Subsequent to September 30, 2020 the Company issued 35,000 common shares related to the exercise of 35,000 options at exercise price of $0.25.

Proposal for the Acquisition of Score Enterprises Ltd.

On November 27, 2020, the Company entered into a share purchase agreement to acquire Score Enterprises Ltd., a privately-held British Columbia company which carries on the business, including café, restaurant, food truck and operations, of the Squamish-based "Cloudburst Café", "Locavore Food Truck" and the "Locavore Bar & Grill". The restaurant location will be redesigned as the PlantX Canadian flagship brick and mortar shop.

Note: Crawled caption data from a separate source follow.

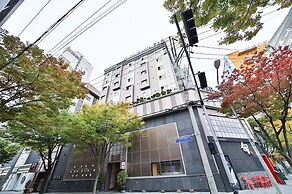 B&B HOTEL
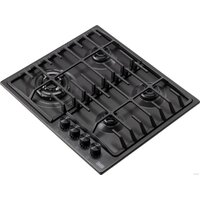 Варочная панель VARD VHGS6434K - Изображение №3 — Chaika Market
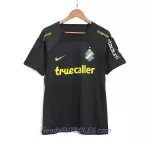 Camiseta Aik Stockholm Hombre Primera 2023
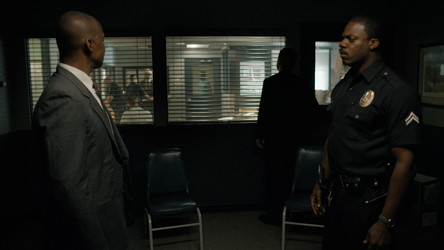 Snowfall.2017.S03.2160p.HULU.WEB-DL.DDP5.1.HEVC-TEPES/Snowfall.2017.S03E02.The.More.You.Make.2160p.HULU.WEB-DL.DDP5.1.HEVC-TEPES.mkv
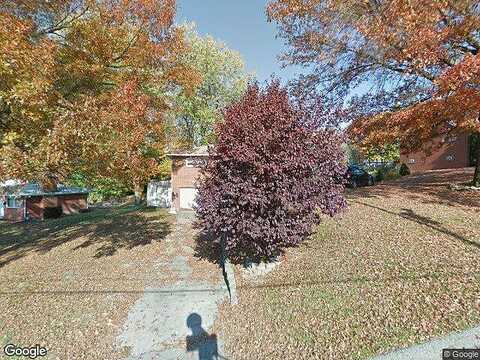 La Salle, MONROEVILLE, PA 15146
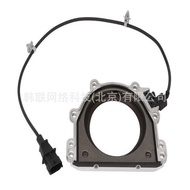 21440-2F500 ，214402F500Applicable Santa Fe Sportage Sorento Oil Seal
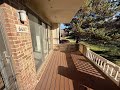 6687 Maple Lakes Drive, West Bloomfield, MI - 20251056281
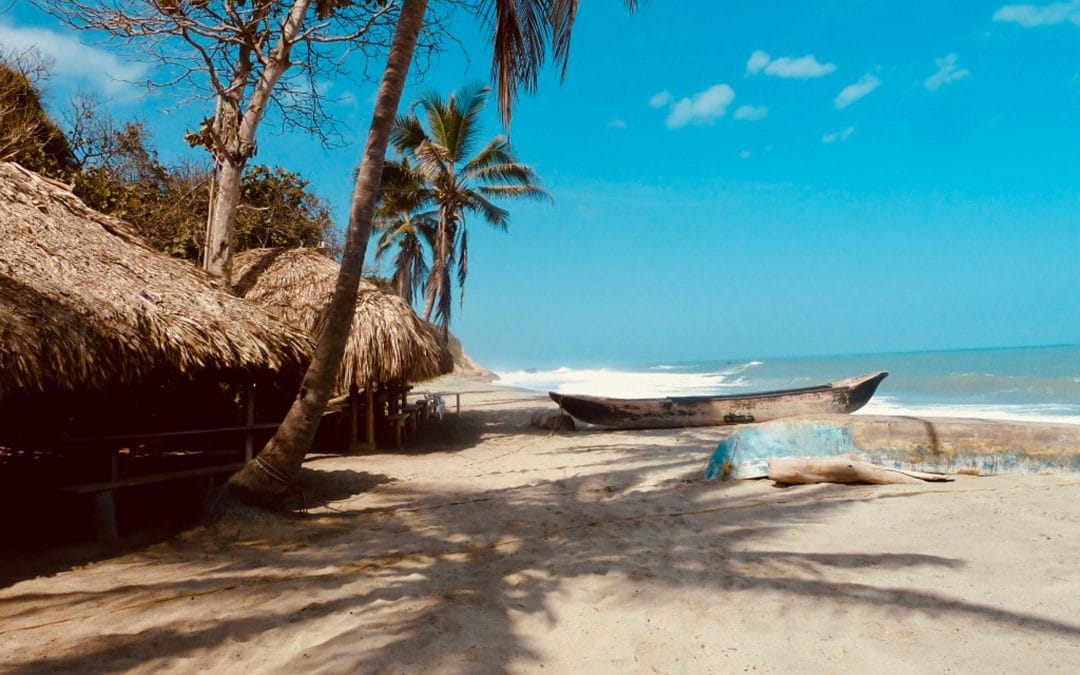 3 fabels die je jezelf vertelt…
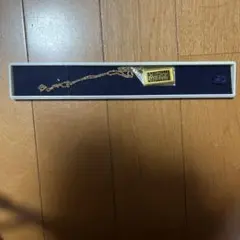 コカコーラ　ネックレス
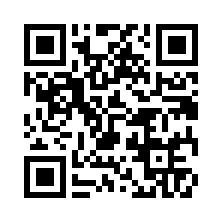 QR Code for 32p9reAtKNNSyD7ATqoYVPHfaJAvegG2Ef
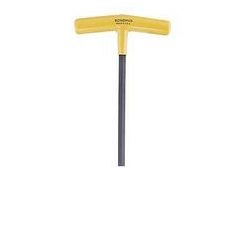 Bondhus T imbuszkulcs 1/4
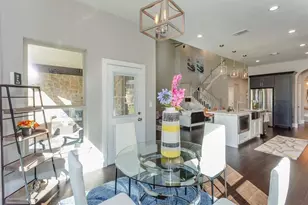 2312 Dolan Springs Ln, Friendswood, TX 77546 - Photo 24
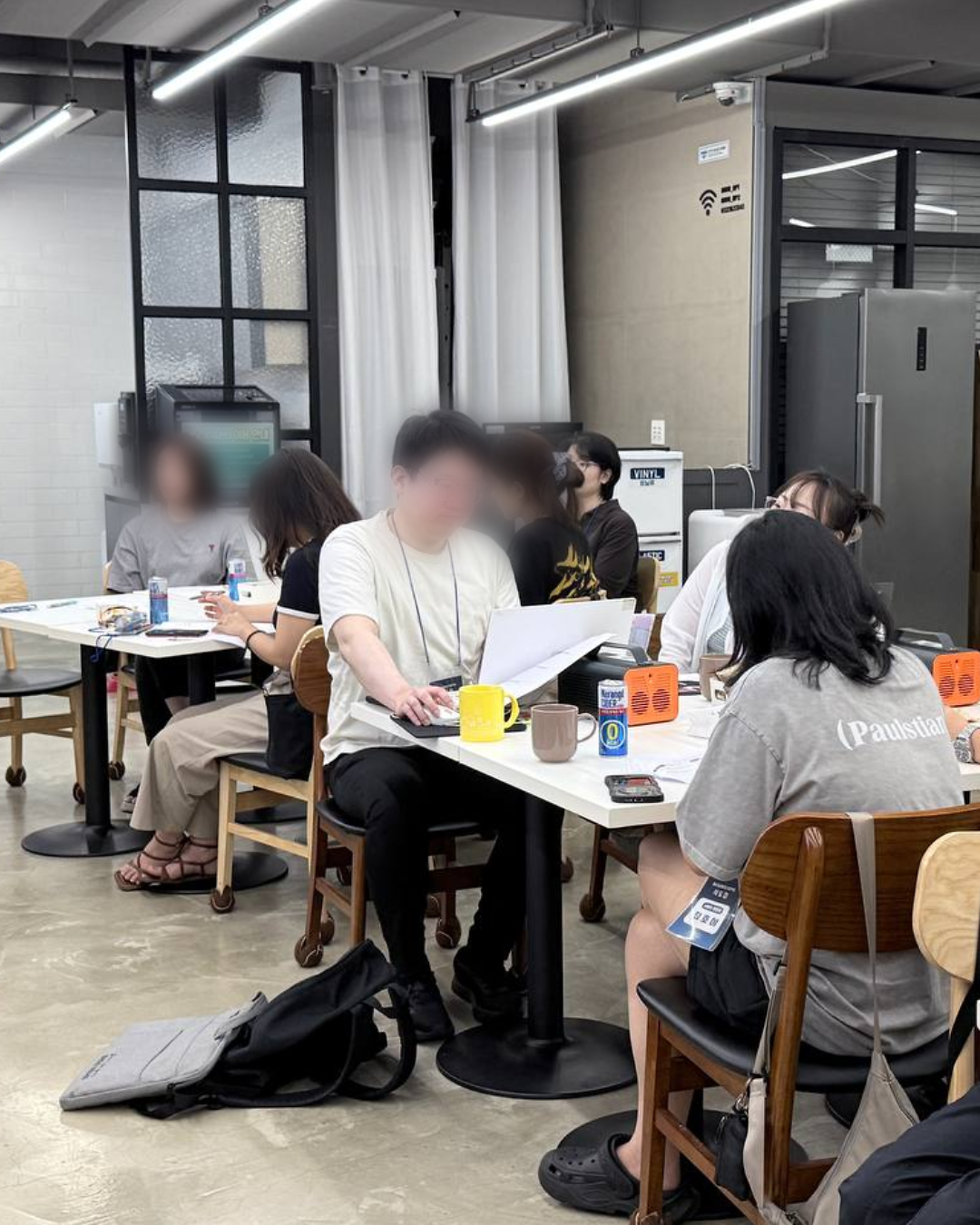 [260804]_시도점_기초_컨설팅[2]_후기_5.png 이미지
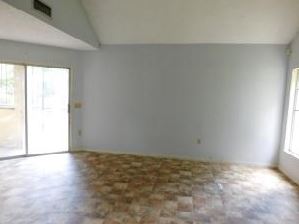1107 N Stella AveLakeland, FL, 33805Polk County
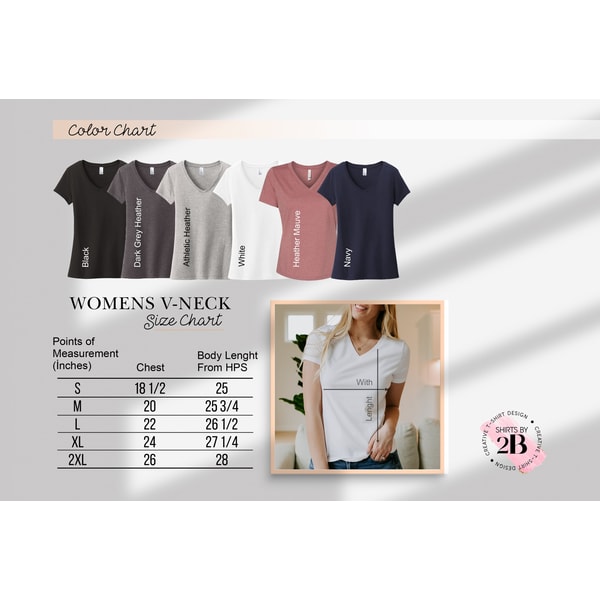 I Paused My Anime To Be Here Shirt, Anime Shirt, Manga Shirt, Funny Anime Shirt, Otaku Shirt, Anime Lover Shirt, Cosplay Shirt, Kawaii Shirt - 3.jpg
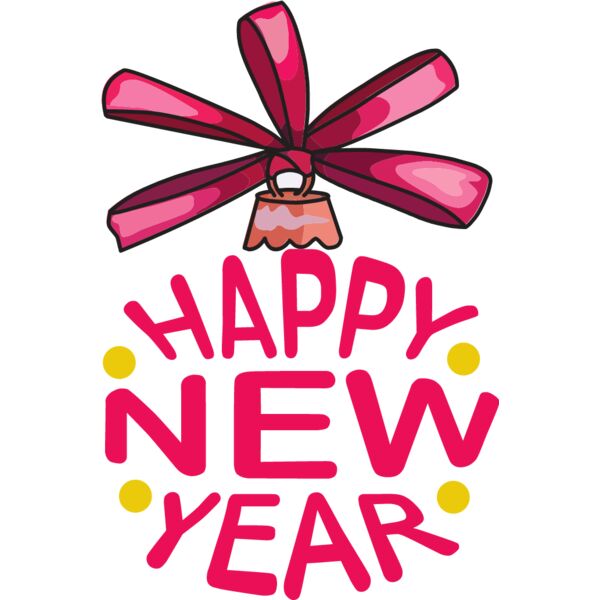 PG16862 Miniaturansicht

Pursuant to the acquisition, the Company will acquire all of the issued and outstanding shares of Score Enterprises Ltd., for a purchase price of $1,350,000, which will be satisfied by the payment of $327,435 in cash and the issuance of 1,897,152 common shares of the Company at an issue price per share equal to $0.539, that being the 10 day volume weighted average trading price of the common shares. This transaction has not been completed at this reporting date.